California stay home order has been lifted
Outdoor dining, services are now widely allowed
MONTEREY >> Outdoor dining, outside hair and nail salons, and other “non-essential” businesses and activities can resume with limited capacity in Monterey County after Gov. Gavin Newsom’s announcement the state’s regional stay-at-home order has been lifted amid improving COVID-19 trends.
Two weeks after the order was extended indefinitely and tied to regional ICU bed capacity, state health officials decided to lift the order, citing “positive signs that the virus is spreading at a slower rate across the state,” according to a state Public Health Department release.
The state is also lifting a 10 p.m. to 5 a.m. curfew. “Californians heard the urgent message to stay home as much as possible and accepted that challenge to slow the surge and save lives,” state Public Health Officer and Public Health Department director Dr. Tomás Aragón said in the release. “Together, we changed our activities knowing our short-term sacrifices would lead to longer-term gains. COVID-19 is still here and still deadly, so our work is not over, but it’s important to recognize our collective actions saved lives and we are turning a critical corner.”
“California is slowly starting to emerge from the most dangerous surge of this pandemic yet, which is the light at the end of the tunnel we’ve been hoping for,” state Health and Human Services secretary Dr. Mark Ghaly said. “Seven weeks ago, our hospitals and front-line medical workers were stretched to their limits, but Californians heard the urgent message to stay home when possible and our surge after the December holidays did not overwhelm the health care system to the degree we had feared.”
The Bay Area region, which includes Monterey County, is at 23.4% ICU bed
capacity which would have qualified the region to lift the order on its own anyway. It had dipped to a third of that in the last several weeks.
Local hospital ICU bed capacity was not available, although Community Hospital of the Monterey Peninsula said it had seven COVID-19 patients in ICU beds and 14 total ICU patients in the hospital’s 20 ICU beds.
Counties will now return to the state’s Blueprint for a Safer Economy tier system that ranks them by COVID-19 metrics such as case rate per 100,000 population and test positivity rates. It also sets looser restrictions on businesses and activities than the stay-at-home order, although local health officials can decide to continue tougher restrictions.

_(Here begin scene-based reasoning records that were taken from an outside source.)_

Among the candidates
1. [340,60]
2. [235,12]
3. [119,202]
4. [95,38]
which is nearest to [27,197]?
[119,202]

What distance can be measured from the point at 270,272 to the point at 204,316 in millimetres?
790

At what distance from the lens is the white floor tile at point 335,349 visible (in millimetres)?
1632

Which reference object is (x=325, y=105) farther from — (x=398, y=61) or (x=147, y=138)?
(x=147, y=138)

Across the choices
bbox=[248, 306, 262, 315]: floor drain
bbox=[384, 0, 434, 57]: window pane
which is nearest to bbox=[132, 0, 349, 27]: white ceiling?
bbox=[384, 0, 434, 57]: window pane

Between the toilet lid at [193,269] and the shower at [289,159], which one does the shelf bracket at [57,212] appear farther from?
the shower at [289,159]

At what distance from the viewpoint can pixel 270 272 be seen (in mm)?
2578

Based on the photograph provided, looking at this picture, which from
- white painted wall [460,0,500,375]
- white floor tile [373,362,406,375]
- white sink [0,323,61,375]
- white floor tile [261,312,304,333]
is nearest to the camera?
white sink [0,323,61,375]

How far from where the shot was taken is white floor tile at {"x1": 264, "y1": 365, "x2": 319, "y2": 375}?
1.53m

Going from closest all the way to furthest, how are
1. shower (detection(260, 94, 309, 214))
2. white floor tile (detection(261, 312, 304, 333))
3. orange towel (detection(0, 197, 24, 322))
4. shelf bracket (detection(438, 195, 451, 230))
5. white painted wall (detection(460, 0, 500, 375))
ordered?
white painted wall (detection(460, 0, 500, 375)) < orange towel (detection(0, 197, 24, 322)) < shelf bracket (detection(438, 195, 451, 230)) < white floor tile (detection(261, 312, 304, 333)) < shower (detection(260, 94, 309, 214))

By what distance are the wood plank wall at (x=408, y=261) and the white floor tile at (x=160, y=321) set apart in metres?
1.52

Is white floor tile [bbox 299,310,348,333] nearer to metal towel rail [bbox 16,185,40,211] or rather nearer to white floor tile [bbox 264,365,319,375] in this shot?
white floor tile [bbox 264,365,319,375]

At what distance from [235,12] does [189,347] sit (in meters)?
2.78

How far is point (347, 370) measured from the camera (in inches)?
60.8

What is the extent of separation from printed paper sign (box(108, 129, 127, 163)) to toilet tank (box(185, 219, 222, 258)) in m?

Monterey County, which has been in the “widespread” or purple tier since the system was established last summer, is currently recording 98.5 cases per 100,000 population, and a seven-day test positivity rate of 18.6% as well as a “health equity” test positivity rate of 27.7% among the residents in its poorest census tracts, according to the state’s data.

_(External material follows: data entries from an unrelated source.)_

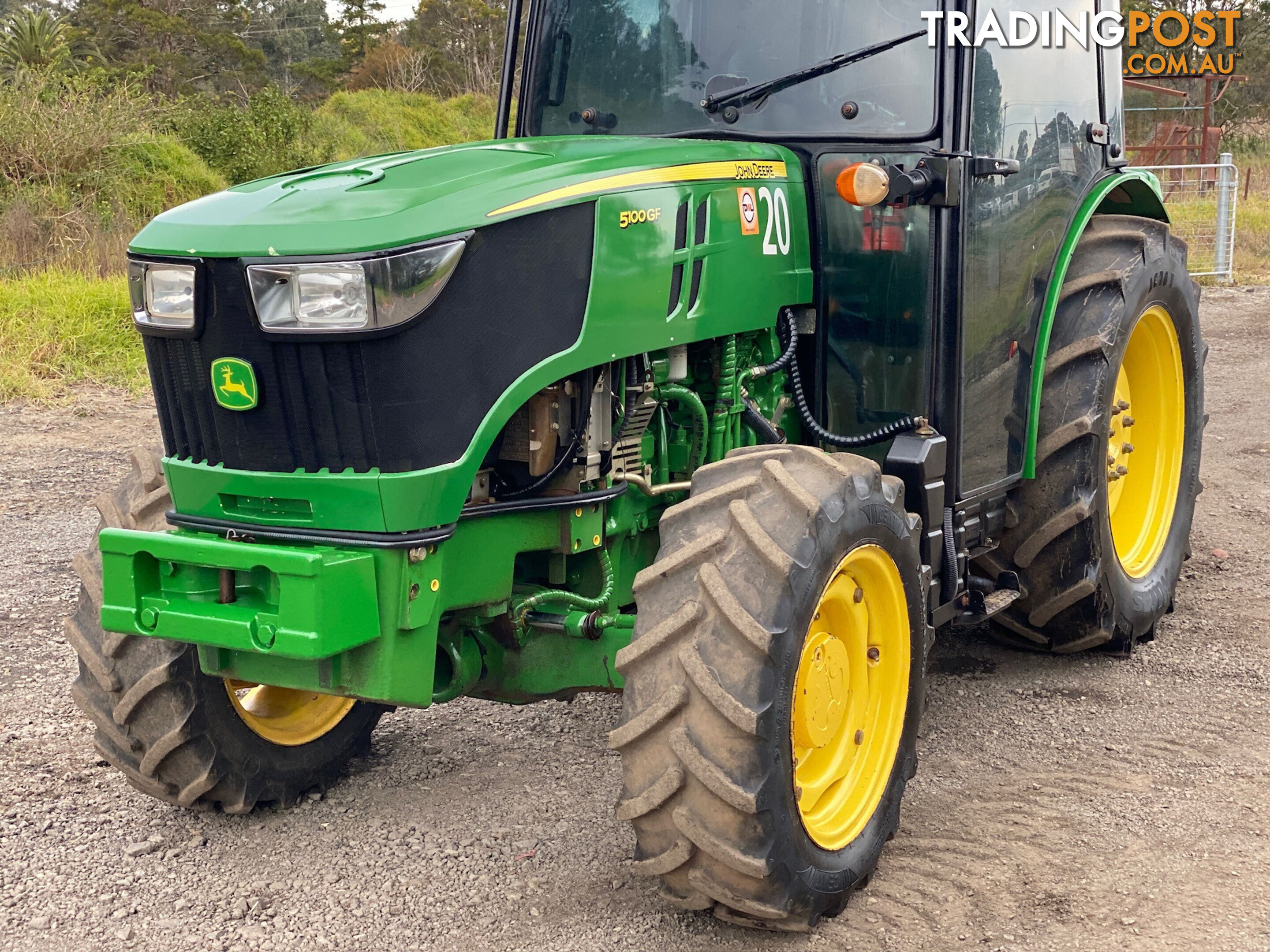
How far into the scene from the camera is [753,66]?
149 inches

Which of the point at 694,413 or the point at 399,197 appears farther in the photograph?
the point at 694,413

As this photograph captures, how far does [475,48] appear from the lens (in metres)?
33.8

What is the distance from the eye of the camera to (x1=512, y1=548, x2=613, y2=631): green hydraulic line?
128 inches

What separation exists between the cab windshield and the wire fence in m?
11.3

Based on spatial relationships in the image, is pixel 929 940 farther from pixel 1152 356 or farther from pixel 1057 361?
pixel 1152 356

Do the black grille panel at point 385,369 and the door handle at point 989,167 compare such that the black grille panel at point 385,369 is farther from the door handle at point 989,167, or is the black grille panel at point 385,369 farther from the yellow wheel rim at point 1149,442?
the yellow wheel rim at point 1149,442

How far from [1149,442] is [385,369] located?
3477 mm

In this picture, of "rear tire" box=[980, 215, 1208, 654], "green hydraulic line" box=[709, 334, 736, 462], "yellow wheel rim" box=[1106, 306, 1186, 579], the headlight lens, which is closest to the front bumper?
the headlight lens

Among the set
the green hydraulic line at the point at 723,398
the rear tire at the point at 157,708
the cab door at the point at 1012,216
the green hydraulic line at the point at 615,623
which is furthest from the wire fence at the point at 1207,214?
the rear tire at the point at 157,708

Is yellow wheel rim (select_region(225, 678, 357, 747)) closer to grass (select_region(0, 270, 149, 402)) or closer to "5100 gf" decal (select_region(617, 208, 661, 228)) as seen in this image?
"5100 gf" decal (select_region(617, 208, 661, 228))

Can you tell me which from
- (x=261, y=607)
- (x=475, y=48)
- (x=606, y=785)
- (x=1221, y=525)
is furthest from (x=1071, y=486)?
(x=475, y=48)

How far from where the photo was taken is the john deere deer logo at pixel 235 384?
281 cm

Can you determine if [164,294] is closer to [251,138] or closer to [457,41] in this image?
[251,138]

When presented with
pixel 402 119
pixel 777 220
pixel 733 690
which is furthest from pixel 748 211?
pixel 402 119
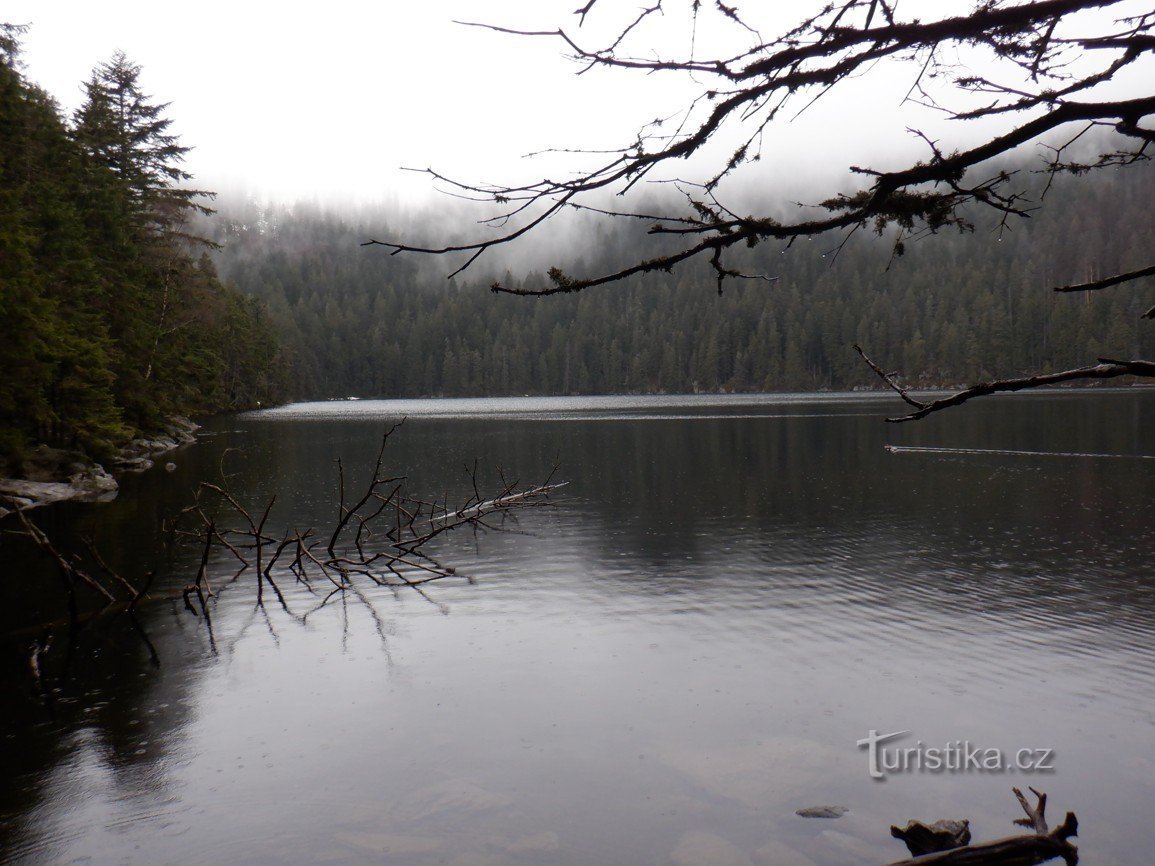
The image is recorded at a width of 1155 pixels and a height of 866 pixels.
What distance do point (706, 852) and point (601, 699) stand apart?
339 centimetres

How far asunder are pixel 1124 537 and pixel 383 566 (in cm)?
1677

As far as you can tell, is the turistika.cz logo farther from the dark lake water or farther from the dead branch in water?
the dead branch in water

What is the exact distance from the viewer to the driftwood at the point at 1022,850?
18.8 ft

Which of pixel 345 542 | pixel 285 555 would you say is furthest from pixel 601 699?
pixel 345 542

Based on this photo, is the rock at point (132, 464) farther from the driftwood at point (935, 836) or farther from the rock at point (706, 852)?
the driftwood at point (935, 836)

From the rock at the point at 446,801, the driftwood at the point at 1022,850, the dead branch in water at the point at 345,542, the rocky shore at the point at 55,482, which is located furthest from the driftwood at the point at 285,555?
the driftwood at the point at 1022,850

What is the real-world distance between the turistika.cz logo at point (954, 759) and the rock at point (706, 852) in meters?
2.00

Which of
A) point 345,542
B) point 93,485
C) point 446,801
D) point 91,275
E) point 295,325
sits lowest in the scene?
point 446,801

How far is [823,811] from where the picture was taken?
7.34 metres

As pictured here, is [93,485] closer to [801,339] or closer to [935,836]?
[935,836]

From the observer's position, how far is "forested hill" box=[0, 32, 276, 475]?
22.9m

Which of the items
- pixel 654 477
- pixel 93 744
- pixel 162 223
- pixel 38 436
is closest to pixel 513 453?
pixel 654 477

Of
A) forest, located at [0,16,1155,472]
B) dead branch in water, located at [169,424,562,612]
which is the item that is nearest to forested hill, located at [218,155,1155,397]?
forest, located at [0,16,1155,472]

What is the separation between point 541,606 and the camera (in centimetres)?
1436
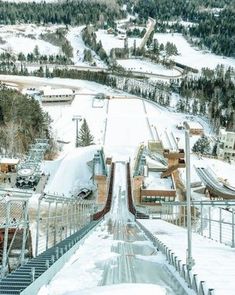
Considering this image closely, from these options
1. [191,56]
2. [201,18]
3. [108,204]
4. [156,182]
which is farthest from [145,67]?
[108,204]

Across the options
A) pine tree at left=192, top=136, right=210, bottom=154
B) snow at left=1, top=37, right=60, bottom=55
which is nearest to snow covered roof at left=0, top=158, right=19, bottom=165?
pine tree at left=192, top=136, right=210, bottom=154

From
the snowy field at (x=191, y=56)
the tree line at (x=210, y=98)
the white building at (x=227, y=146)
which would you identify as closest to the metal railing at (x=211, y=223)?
the white building at (x=227, y=146)

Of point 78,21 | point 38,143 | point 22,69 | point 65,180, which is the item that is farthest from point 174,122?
point 78,21

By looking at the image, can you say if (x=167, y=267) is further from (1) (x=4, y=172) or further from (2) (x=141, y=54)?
(2) (x=141, y=54)

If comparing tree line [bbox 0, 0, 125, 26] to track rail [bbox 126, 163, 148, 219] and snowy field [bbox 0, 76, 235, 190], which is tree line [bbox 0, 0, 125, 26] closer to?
snowy field [bbox 0, 76, 235, 190]

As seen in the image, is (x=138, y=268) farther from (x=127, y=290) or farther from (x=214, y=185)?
(x=214, y=185)

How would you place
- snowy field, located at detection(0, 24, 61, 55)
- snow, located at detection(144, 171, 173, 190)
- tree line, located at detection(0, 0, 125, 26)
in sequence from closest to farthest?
snow, located at detection(144, 171, 173, 190) < snowy field, located at detection(0, 24, 61, 55) < tree line, located at detection(0, 0, 125, 26)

County Health Officer Dr. Edward Moreno thanked county residents for following the stay-at-home order and said it was as a result of “everyone doing their part to slow transmission of the virus that the state was able to lift the order” and allow certain businesses to reopen with the purple tier restrictions. Moreno also warned local residents, “now is not the time to let down your guard” with regard to observing safety measures, including wearing masks, washing hands regularly, maintaining social distancing, and avoiding large gatherings with people outside the immediate household.
County health spokeswoman Karen Smith said Moreno is not considering a local extension of the order and its restrictions.
Community Hospital spokeswoman Monica Sciuto said hospital officials had seen a “slight decrease” in people testing positive for COVID-19 and being treated in our hospital over the last two weeks, calling it “good news” and acknowledging the “great need for businesses to open their doors and to provide vital employment for our community.”
But she urged everyone to “remain vigilant” on reducing the spread by observing
safety measures, noting there’s “still a long way to go until our community is sufficiently vaccinated and we can reopen and return to normal.”.
Sciuto also noted that with the Super Bowl approaching, it remains important for people to stay home and not invite anyone outside the immediate household to their homes since that “poses one of the greatest risks of spreading COVID-19.”
“We want to continue on a positive track to recovery and an event like that could set back our community and strain the health care system even longer,” she said.
Installed in early December, the order divided counties into regions which were then subject to a shutdown of all non-essential business and activity if they fell below 15% ICU bed capacity.
In mid-January, with COVID-19 cases and hospitalizations still surging, state health officials extended the order indefinitely and indicated it would be lifted once four-week regional ICU bed capacity projections rose to at least 15%. Southern California and San Joaquin Valley regional ICU bed capacity both remain below that limit, but state health officials have indicated they expect them to improve soon though they declined to release those projections.
As of Monday afternoon, county health was reporting a total of 37,285 confirmed cases of COVID-19, along with 175 current hospitalizations and 259 deaths with the virus.